So yeah, fully agreed. Compared to Epic, I vastly prefer Steam's 30% cut. As the consumer I pay the same anyways, and Steam offers lots of stuff for it like forums, a client that boots before the heat death of the universe, in-house streaming, library sharing, cloud sync that sometimes works.

you are viewing a single comment's thread
view the rest of the comments
[–] [email protected] 19 points 11 months ago (1 children)

Both Valve and Epic are private companies. I still trust Valve over Epic, but I think technically Tim Sweeney has pretty much full control over Epic as well (for better or for worse).

[–] [email protected] 14 points 11 months ago (3 children)

He does, but not the stake Gaben has. Sweeny sold 40% to tencent. This still gives him control, but thats a very large shareholder that can push and pull when they want.

[–] [email protected] 4 points 11 months ago (2 children)

They can't "push and pull" anything. With Sweeney owning 50%+1, Tencent and anyone else he sold shares to can literally do nothing - he will always have the final say. And since the company is private, there's almost certainly an agreement/contract in place on those share purchases that if someone wants to dump them they have to offer them back to him/the company first. Since it's not a public company they can't just go sell their shares on an open market. The threat of a large shareholder is gone in a case like this - they can't stage a hostile takeover and they can't dump and run.

[–] [email protected] 3 points 11 months ago (1 children)

You’re thinking of technically taking the decisions in the company. But shareholders can do much more. Like influencing the value of stocks by selling too many at once.

[–] [email protected] 1 points 11 months ago

Tell me you didn't actually read my comment without telling me you didn't read my comment.

[–] [email protected] 2 points 11 months ago* (last edited 11 months ago)

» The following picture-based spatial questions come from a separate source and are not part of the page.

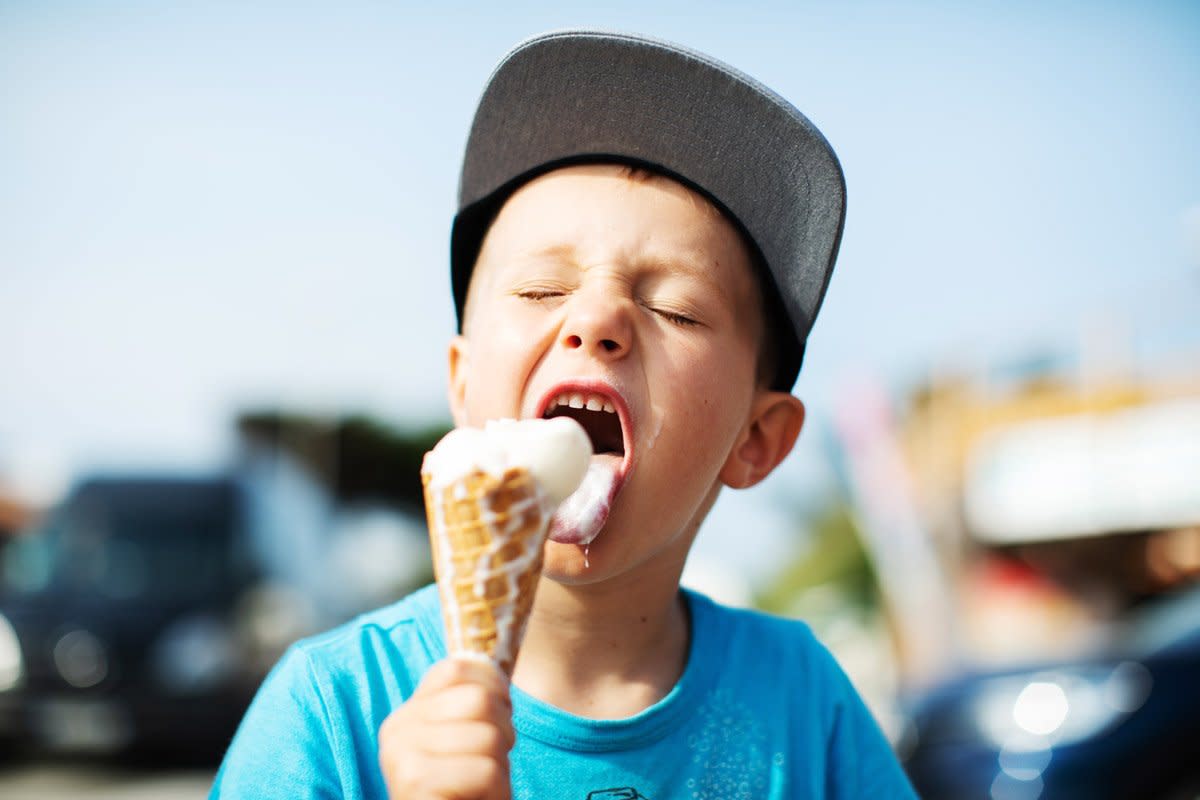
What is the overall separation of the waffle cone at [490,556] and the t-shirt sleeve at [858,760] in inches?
29.2

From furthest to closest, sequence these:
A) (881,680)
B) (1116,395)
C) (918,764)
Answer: (1116,395) → (881,680) → (918,764)

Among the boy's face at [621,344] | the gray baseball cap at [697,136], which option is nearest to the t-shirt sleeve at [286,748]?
the boy's face at [621,344]

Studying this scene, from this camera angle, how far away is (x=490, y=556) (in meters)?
1.45

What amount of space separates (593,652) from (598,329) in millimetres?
546

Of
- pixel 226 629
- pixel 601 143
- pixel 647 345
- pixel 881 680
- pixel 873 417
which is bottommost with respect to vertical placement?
pixel 881 680

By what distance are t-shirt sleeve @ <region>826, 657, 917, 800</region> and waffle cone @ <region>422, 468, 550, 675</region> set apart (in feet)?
2.43

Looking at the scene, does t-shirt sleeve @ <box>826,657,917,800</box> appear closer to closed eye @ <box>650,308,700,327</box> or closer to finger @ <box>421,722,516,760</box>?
closed eye @ <box>650,308,700,327</box>

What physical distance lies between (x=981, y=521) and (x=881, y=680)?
12.2 ft

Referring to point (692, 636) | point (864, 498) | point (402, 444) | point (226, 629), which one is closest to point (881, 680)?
point (864, 498)

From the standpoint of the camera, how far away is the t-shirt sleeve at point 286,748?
1.54 m

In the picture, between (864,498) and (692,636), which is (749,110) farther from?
(864,498)

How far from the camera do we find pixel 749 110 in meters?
1.92

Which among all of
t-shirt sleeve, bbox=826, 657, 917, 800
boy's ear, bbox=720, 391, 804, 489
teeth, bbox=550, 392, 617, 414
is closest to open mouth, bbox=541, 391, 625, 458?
teeth, bbox=550, 392, 617, 414

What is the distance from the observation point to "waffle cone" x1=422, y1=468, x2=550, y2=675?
1.42 metres
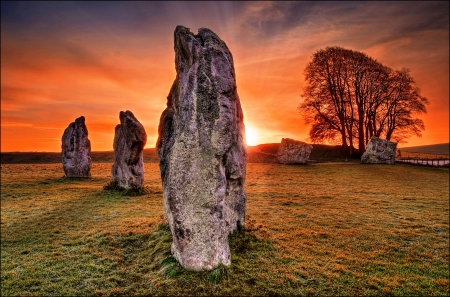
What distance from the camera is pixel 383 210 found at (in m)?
12.5

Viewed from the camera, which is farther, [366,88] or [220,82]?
[366,88]

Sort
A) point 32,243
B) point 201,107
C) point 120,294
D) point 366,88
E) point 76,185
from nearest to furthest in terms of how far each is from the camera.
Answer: point 120,294
point 201,107
point 32,243
point 76,185
point 366,88

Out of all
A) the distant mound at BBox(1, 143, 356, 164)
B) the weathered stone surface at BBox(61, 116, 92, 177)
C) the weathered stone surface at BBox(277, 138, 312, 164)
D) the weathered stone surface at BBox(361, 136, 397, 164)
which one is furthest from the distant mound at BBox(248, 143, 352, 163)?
the weathered stone surface at BBox(61, 116, 92, 177)

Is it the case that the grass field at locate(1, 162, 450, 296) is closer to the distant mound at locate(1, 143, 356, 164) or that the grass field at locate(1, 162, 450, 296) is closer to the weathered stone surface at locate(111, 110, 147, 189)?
the weathered stone surface at locate(111, 110, 147, 189)

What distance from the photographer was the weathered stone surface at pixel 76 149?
2097cm

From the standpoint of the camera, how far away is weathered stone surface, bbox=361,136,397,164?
98.7ft

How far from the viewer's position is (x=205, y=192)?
232 inches

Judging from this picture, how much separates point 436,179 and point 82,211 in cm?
2391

You’re also assuming there are no other shareholders………..

Sure, maybe those 106 are sharing 10% but I doubt it.

[–] [email protected] 2 points 11 months ago

Another point for me at least, I actually put in effort to not getting made in China products where feasible. The same thing applies here, supporting epic is supporting China. I really just prefer not to support China, so no epic games for me.

[–] [email protected] 1 points 11 months ago

Ah that’s a fair point. I haven’t paid too much attention to this. Thanks for providing some more context :).